阪神が、一部の審判によるマット・マートン外野手への暴言に対しての事実確認と、審判の姿勢に対する要望書提出を日本プロ野球機構(NPB)に対して行い、その申し入れを受けたNPB側が、調査の上当該審判に厳重注意処分を下していたことが18日、明らかになった。NPB側との折衝を行っていた阪神の連盟担当である四藤慶一郎球団専務が、横浜スタジアムでメディアの取材に対して応えたもの。

 阪神が問題にしたのは、12日に甲子園で行われた広島戦の試合後に審判の一人が一塁ベンチまで歩みよりマートンに対して「やかましい!」などと、暴言を吐いたという挑発行為。マートンは、暴言退場の常習犯で、この試合でも審判のストライクボールの判定に対して、不満なそぶりを打席で爆発させていたが、それに対していらだった審判団の一人が、逆ギレをして怒りをぶつけたと見られる。

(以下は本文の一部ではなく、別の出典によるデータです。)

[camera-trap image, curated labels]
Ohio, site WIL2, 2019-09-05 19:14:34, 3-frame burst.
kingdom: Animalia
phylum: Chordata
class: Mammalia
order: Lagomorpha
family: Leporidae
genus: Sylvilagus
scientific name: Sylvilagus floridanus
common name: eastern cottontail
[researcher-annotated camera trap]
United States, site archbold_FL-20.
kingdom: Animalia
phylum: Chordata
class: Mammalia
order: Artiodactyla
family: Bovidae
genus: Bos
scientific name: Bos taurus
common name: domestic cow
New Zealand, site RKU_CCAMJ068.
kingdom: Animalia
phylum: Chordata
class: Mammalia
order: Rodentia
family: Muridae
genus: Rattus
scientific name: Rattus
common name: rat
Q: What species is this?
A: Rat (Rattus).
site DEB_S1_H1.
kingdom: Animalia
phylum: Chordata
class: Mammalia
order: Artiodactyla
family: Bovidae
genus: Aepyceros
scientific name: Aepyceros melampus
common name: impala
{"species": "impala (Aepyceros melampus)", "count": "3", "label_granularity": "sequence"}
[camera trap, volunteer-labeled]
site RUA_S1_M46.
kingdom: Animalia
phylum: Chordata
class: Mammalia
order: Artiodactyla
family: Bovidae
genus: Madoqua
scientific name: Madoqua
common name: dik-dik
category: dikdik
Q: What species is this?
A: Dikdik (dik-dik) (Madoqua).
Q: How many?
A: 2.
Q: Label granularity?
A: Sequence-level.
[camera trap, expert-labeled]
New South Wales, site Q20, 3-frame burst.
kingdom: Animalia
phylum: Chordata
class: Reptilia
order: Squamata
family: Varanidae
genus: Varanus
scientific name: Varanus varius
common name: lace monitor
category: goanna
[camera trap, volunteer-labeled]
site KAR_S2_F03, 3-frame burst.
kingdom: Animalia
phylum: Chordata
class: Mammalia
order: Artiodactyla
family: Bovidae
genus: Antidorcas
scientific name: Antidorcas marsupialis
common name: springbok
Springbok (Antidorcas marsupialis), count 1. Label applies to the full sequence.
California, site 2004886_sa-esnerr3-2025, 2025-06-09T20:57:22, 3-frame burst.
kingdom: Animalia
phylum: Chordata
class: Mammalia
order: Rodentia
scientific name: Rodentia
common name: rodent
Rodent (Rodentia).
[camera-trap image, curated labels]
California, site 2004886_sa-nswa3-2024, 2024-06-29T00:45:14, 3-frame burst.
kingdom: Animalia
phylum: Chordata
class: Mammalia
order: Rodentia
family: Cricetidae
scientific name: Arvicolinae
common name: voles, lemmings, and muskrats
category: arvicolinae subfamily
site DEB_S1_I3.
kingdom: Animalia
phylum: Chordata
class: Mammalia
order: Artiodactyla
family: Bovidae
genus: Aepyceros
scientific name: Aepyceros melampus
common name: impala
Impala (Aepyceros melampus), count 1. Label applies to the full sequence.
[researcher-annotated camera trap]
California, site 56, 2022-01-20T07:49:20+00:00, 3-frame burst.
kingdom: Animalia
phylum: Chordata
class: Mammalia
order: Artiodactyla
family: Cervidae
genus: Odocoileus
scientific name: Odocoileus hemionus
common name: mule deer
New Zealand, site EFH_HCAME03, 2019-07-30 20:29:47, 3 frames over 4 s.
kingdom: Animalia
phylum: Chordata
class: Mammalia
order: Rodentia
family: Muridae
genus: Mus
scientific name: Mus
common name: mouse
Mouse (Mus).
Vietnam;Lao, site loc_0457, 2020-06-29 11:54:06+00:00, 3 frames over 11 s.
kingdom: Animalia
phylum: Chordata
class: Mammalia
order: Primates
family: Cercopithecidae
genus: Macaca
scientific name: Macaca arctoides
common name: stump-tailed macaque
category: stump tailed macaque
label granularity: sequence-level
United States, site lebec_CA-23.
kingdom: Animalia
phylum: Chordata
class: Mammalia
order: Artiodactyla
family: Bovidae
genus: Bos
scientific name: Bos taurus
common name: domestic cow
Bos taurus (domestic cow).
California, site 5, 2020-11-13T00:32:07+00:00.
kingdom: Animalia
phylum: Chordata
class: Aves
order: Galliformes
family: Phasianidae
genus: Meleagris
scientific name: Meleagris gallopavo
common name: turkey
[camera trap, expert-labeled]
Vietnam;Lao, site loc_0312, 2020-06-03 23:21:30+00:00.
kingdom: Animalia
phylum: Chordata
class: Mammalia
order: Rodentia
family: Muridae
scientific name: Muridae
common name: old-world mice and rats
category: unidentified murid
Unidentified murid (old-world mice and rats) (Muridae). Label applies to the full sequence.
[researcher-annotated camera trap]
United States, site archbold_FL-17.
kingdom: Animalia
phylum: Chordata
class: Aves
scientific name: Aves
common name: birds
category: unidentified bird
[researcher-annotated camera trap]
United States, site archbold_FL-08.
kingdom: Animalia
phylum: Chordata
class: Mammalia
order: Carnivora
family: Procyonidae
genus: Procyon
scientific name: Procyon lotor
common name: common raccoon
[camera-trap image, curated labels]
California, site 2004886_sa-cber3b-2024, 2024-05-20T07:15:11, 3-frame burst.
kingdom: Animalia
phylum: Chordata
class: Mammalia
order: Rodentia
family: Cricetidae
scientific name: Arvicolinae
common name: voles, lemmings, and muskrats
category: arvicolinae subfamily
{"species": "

 マートンが逆に審判から挑発行為を受けるという異様な現場を、複数の選手、関係者が確認していたため、阪神はNPBに対して、事実確認及び審判の姿勢に対する要望書を提出していた。

 NPBは、当該審判及び、マートンらからも事情を聞き、暴言は吐いていないが、目を合わせるなど挑発行為と取られてもおかしくない行動をしたことを認め、その審判に厳重注意処分を課したことと、今後、審判を教育し再発防止に努めていく、という内容の報告を阪神球団に対して行った。審判が選手に対して挑発行為を行うなど前代未聞の不祥事だ。

 しかも、審判がそのとんでもない行為を行ったのは、広島・田中のセンターフェンスを越えたホームランをビデオ判定までしておきながら「三塁打」という誤審を行い、延長12回2-2の引き分けに終わった試合後の出来事。この問題に関しては、再度ビデオ検証され誤審と認め、コミッショナーが謝罪したが、審判への処分は何も行われていなかった。その同じ審判団が、恥の上塗りどころか、審判の資格を疑われてもおかしくない言動をしていた。

 阪神サイドは、正式なペナルティが課せられた以上、さらにことを荒だてるつもりはないようだが、審判の技術レベルだけでなく、見識とモラルが問われる事件。審判を管理しているNPB側は、ペナルティ処分だけで終わらせず、審判に対する教育の徹底と再発防止をどういう形で進めていくか、具体的に示さねばならないだろう。